17/02/2024

No desaparecemos del todo

María Teresa Ruiz vincula nuestra esencia a la creación universal, sugiriendo que la energía humana persiste en el cosmos tras la muerte, entrelazada con el universo.

El libro «Hijos de las Estrellas» (publicado en 2019 por la editorial Penguin Random House Grupo Editorial en Chile) la astrónoma chilena María Teresa Ruiz destaca que el hidrógeno presente en las moléculas de agua en nuestro cuerpo se formó en el Big Bang hace trece mil setecientos millones de años.

Esta afirmación resalta que cada individuo es una parte integral de la historia del universo desde sus inicios. Según Ruiz, esto sugiere que somos como fractales del universo, inherentes a su creación y con la misma capacidad creativa que él. Esta idea implica que cada ser humano lleva consigo la capacidad de crear, ya que somos hijos de la creación y nacimos de un acto creativo de expansión, tanto a nivel biológico como esencial.

En la intersección de la ciencia y la especulación filosófica, se encuentra una noción fascinante: la idea de que la energía, incluida la que compone nuestro cuerpo humano, no desaparece por completo después de la muerte, sino que persiste de alguna manera en el universo. Esta idea, aunque impregnada de matices espirituales y metafísicos, también puede encontrar eco en conceptos científicos como la conservación de la energía y la termodinámica.

Imaginemos un mundo donde la energía no se pierde, sino que se transforma

Desde el momento en que nacemos, estamos compuestos de energía en diferentes formas: energía química en nuestras células, energía eléctrica en nuestro sistema nervioso, y energía cinética en nuestros movimientos. Cuando morimos, según esta perspectiva, esa energía no simplemente se desvanece en la oscuridad del olvido, sino que continúa su viaje en el vasto cosmos.

En un nivel científico, podemos trazar el destino de nuestra energía. Después de la muerte, nuestros cuerpos se descomponen y se desintegran, pero cada átomo que nos compone sigue existiendo en alguna forma u otra. Los elementos que alguna vez formaron parte de nosotros se dispersan en el medio ambiente, alimentando nuevos ciclos de vida. Nuestros átomos pueden ser absorbidos por plantas, consumidos por animales, o dispersados en el aire y el agua.

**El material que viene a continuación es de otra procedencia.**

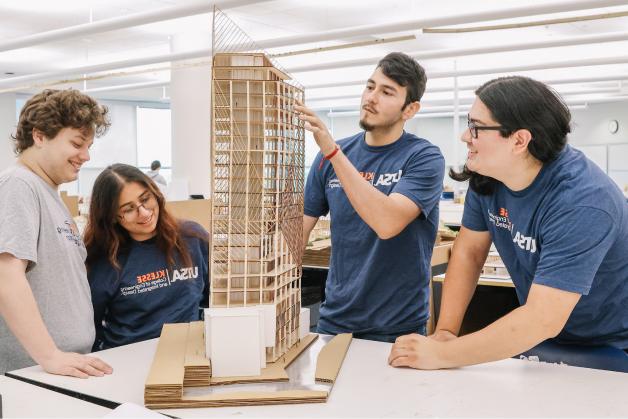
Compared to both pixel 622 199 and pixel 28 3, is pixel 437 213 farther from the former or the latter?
pixel 28 3

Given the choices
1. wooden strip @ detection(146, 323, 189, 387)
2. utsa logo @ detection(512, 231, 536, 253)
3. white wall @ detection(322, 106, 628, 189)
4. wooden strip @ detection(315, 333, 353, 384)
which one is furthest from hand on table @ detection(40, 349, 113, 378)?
white wall @ detection(322, 106, 628, 189)

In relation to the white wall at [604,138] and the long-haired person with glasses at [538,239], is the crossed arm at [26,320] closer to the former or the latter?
the long-haired person with glasses at [538,239]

Sin embargo, hay algo más profundo en esta noción. La energía que impulsa nuestros pensamientos, nuestras emociones, nuestros recuerdos, ¿qué sucede con ella? Si la mente y el alma son productos de la actividad eléctrica y química en nuestro cerebro, ¿acaso no debería su energía persistir de alguna manera?

Aquí es donde entramos en el reino de la especulación. Algunos sugieren que la energía de nuestra conciencia podría dispersarse en el universo de una manera más sutil, más difícil de medir con los instrumentos científicos actuales. Tal vez nuestras experiencias, nuestros sueños, nuestras pasiones dejan una huella en el tejido mismo del cosmos. En este sentido, podríamos imaginar que, aunque nuestros cuerpos mueren, nuestra energía sigue vibrando en algún nivel, entrelazada con el vasto tapiz del universo.

Esta idea puede sonar poética, incluso reconfortante para algunos. Sin embargo, es importante recordar que hasta ahora no hay pruebas científicas sólidas que respalden la existencia de una «energía del alma» o algo similar. La ciencia tiende a ser escéptica hacia las afirmaciones que no pueden ser probadas o refutadas mediante métodos empíricos.

Pero incluso en ausencia de pruebas definitivas, la idea de que nuestra energía persiste en el cosmos sigue siendo un poderoso recordatorio de nuestra conexión con el universo en el que habitamos. Ya sea que esta energía sea literal o metafórica, nos recuerda que somos parte de algo más grande y más antiguo que nosotros mismos, y que nuestras vidas están entrelazadas de manera inextricable con el tejido del cosmos.